SUPPLIED RECORDS ->
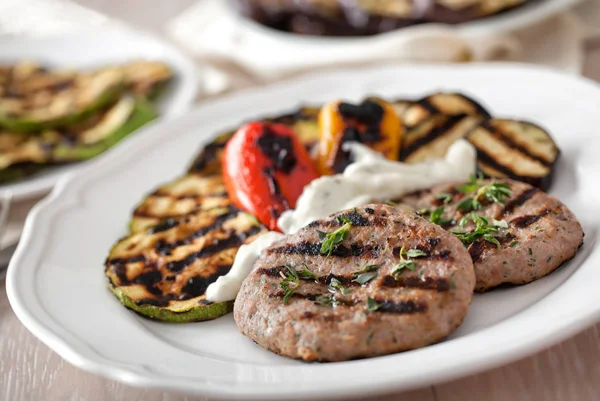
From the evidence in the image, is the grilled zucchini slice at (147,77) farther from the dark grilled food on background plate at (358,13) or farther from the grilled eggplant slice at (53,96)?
the dark grilled food on background plate at (358,13)

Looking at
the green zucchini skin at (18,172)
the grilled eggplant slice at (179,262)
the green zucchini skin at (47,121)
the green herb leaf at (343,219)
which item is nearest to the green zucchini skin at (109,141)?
the green zucchini skin at (18,172)

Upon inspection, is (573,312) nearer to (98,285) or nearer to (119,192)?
(98,285)

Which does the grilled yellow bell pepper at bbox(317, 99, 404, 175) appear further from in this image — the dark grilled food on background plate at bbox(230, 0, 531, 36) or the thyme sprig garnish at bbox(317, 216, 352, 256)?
the dark grilled food on background plate at bbox(230, 0, 531, 36)

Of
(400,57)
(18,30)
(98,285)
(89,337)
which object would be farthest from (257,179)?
(18,30)

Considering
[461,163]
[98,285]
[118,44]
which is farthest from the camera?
[118,44]

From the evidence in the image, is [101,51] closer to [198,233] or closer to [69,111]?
[69,111]

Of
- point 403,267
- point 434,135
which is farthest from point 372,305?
point 434,135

EXERCISE DETAILS -> Please write out the whole listing above word for word, leaving out the pictures.

ANSWER TO THE PROBLEM ->
From the evidence in the image, is the grilled zucchini slice at (147,77) farther from the dark grilled food on background plate at (358,13) or farther from the grilled eggplant slice at (53,96)?
the dark grilled food on background plate at (358,13)

Looking at
the green zucchini skin at (18,172)
the grilled eggplant slice at (179,262)
the green zucchini skin at (47,121)
the green herb leaf at (343,219)
which item is nearest to the green zucchini skin at (109,141)?
the green zucchini skin at (18,172)

Upon inspection, is (573,312) nearer to (98,285) or nearer to (119,192)?
(98,285)

Which does the grilled yellow bell pepper at bbox(317, 99, 404, 175) appear further from in this image — the dark grilled food on background plate at bbox(230, 0, 531, 36) or the thyme sprig garnish at bbox(317, 216, 352, 256)?
the dark grilled food on background plate at bbox(230, 0, 531, 36)

Of
(400,57)
(18,30)
(98,285)
(89,337)
which object would be farthest from (257,179)?
(18,30)

Considering
[461,163]
[98,285]
[118,44]
which is farthest from the camera?
[118,44]

From the evidence in the image, is [101,51] closer to [198,233] or closer to [69,111]?
[69,111]

Of
- point 403,267
- point 434,135
which is farthest from point 372,305?
point 434,135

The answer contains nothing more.